Peringatan Hari Anak Palestina yang jatuh setiap 5 April berlangsung di tengah genosida. Anak-anak, terutama di Jalur Gaza, terus menghadapi dampak perang, pengungsian, kelaparan, dan krisis kesehatan yang kian memburuk.
Dalam dua tahun terakhir, ribuan anak menjadi korban kekerasan, termasuk serangan militer Israel dan aksi pemukim. Lebih dari 19.000 pelajar dilaporkan terbunuh, sementara ribuan lainnya terluka, hilang, atau hidup dengan disabilitas permanen. Sekolah dan fasilitas pendidikan turut menjadi sasaran, mencerminkan masa depan yang terancam.
Di Gaza, situasi anak-anak berada pada titik kritis. Ratusan ribu anak hidup tanpa tempat tinggal layak, menghadapi kelaparan, penyakit, dan pengungsian berulang. Kasus malnutrisi meningkat tajam, terutama pada bayi, di tengah keterbatasan pasokan seperti susu formula dan makanan terapeutik.
Baca juga : “Kehidupan Anak-Anak dengan Autisme di Jalur Gaza“
Tenaga medis melaporkan kondisi yang semakin memburuk.

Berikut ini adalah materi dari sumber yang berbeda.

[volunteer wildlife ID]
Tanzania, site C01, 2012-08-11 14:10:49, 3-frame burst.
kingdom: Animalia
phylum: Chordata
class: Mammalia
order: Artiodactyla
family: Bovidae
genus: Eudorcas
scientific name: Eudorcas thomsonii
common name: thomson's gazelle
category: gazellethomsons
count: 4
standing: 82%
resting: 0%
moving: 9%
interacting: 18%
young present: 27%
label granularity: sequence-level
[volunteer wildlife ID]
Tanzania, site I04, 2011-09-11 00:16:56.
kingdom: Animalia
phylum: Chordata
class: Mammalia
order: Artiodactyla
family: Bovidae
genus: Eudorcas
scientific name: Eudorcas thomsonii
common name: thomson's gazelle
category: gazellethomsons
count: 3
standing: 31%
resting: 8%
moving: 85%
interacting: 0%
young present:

Banyak bayi tidak mendapatkan nutrisi yang cukup akibat blokade dan distribusi bantuan yang sangat terbatas. Hal ini menimbulkan kekhawatiran serius terhadap kelangsungan hidup dan perkembangan anak-anak.
Secara keseluruhan, lebih dari 21.000 anak dilaporkan terbunuh, puluhan ribu terluka, dan ribuan lainnya masih tertimbun di bawah reruntuhan. Sekitar 18.000 anak terpisah dari keluarga atau hidup tanpa pendamping, sementara banyak yang mengalami disabilitas permanen akibat luka berat.
Di tengah krisis ini, sektor pendidikan berupaya bertahan melalui sekolah daring dan ruang belajar darurat. Keteguhan anak-anak untuk terus belajar di tengah pengungsian menjadi simbol ketahanan di tengah kehancuran. Meski menjadi simbol harapan, tanpa tindakan nyata dari dunia internasional, krisis yang anak-anak Palestina hadapi berisiko terus memburuk dan merampas masa depan mereka.